In the passage on rowing in New Zealand, what is the country's biggest regatta?

## Document passage
- - -

New Zealand’s star rower, Mahe Drysdale,
preparing his boat before a training
session on Lake Karapiro, New Zealand.
In a nation crazy about
cricket and rugby, rowing
very much plays second fiddle in the public
sporting arena. But the recent and
consistent success of the national rowing
team has made the New Zealand population
take notice. Mahe Drysdale, amongst other
rowers, is now a household name, and the
annual sports awards are regularly
dominated by rowers. New Zealand will play
host to the 2010 World Rowing
Championships in November, and this again
is lifting the rowing status nationally.
NEW ZEALAND NZL
Rowing has been strong at the high school level for
many years and the high school championship, the
Maadi Cup, is the country’s biggest regatta, attracting
thousands of competitors. Recent national team
success has meant that ex-high school rowers are
more likely to continue once they leave school. This
has enlarged and strengthened the elite squad and
top athletes readily admit that competition amongst
the squad is intense.

- - -

## Data shown

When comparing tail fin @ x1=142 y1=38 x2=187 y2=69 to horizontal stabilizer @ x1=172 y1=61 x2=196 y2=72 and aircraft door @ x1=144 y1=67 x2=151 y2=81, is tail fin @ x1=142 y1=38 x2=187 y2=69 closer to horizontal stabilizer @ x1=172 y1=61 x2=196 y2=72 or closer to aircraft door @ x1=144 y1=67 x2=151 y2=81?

- - -

## Full response
The Maadi Cup, the high school championship.